Computing faster lopgs
alexvishnevskiy opened this issue · 3 comments
Hi, great work! The results and research in this area are truly amazing. I have a question regarding the concatenated_forward part. From my understanding, we just need logs from both chosen and rejected responses. Why can't we have a batch that consists of [prompt + chosen_response + rejected_response] instead of [prompt + chosen_response, prompt + rejected_response]? It should be okay to calculate logps for both chosen and rejected responses without them intersecting with each other, using an attention mask. Correct me if I'm wrong, thanks!
def concatenated_forward(self, model: nn.Module, batch: Dict[str, Union[List, torch.LongTensor]]) -> Tuple[torch.FloatTensor, torch.FloatTensor]:
"""Run the given model on the given batch of inputs, concatenating the chosen and rejected inputs together.

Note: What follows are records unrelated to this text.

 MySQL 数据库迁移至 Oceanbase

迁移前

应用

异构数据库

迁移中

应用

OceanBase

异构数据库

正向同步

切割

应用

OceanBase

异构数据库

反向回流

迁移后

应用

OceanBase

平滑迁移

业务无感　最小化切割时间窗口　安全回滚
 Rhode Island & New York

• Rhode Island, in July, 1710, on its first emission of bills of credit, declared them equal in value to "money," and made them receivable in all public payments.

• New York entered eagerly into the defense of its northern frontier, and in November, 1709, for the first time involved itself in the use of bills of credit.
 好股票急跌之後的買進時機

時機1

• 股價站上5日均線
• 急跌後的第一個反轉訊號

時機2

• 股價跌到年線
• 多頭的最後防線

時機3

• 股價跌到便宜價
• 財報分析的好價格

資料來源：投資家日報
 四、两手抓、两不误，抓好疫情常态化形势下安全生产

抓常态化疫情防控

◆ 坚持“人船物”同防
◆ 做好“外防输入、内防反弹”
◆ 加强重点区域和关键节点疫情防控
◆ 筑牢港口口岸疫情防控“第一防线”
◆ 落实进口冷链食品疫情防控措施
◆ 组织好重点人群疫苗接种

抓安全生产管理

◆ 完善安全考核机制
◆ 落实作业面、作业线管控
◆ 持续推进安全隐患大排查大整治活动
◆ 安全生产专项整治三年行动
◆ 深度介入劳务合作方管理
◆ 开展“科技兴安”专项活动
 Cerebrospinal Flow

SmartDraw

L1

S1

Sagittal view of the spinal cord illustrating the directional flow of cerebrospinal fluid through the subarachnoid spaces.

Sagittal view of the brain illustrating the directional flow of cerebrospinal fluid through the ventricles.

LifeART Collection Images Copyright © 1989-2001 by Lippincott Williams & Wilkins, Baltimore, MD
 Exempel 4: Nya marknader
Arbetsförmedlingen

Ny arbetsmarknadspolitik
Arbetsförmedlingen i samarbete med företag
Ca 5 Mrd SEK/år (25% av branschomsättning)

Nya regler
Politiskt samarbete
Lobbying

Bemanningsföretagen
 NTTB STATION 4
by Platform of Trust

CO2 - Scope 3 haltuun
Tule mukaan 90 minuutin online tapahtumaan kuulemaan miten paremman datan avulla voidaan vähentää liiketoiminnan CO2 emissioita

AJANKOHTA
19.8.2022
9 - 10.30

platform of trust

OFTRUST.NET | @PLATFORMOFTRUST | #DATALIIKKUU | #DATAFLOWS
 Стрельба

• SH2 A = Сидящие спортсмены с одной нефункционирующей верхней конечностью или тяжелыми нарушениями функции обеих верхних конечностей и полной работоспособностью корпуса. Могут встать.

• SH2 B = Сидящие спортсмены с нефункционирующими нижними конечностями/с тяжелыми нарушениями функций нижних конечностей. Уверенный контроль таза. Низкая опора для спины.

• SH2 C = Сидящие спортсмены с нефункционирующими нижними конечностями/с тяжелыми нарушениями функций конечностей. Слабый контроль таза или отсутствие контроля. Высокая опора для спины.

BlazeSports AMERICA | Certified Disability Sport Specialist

We do this to avoid doing two forward passes, because it's faster for FSDP.
"""
concatenated_batch = concatenated_inputs(batch)
all_logits = model(concatenated_batch['concatenated_input_ids'], attention_mask=concatenated_batch['concatenated_attention_mask']).logits.to(torch.float32)
all_logps = _get_batch_logps(all_logits, concatenated_batch['concatenated_labels'], average_log_prob=False)
chosen_logps = all_logps[:batch['chosen_input_ids'].shape[0]]
rejected_logps = all_logps[batch['chosen_input_ids'].shape[0]:]
return chosen_logps, rejected_logps
Also, how do you assure that when doing model fwd step, the prompt+rejected do not attend to the chosen response, at what place in code is this check made?
I think you are misunderstanding the implementation. They are concatenated in the batch dimension in order to get the logps for both in one forward pass instead of two. They are not concatenated in the sequence dimension so they will not attend to each other.
yes, i did not carefully read concat on dim=0. thank you for pointing out.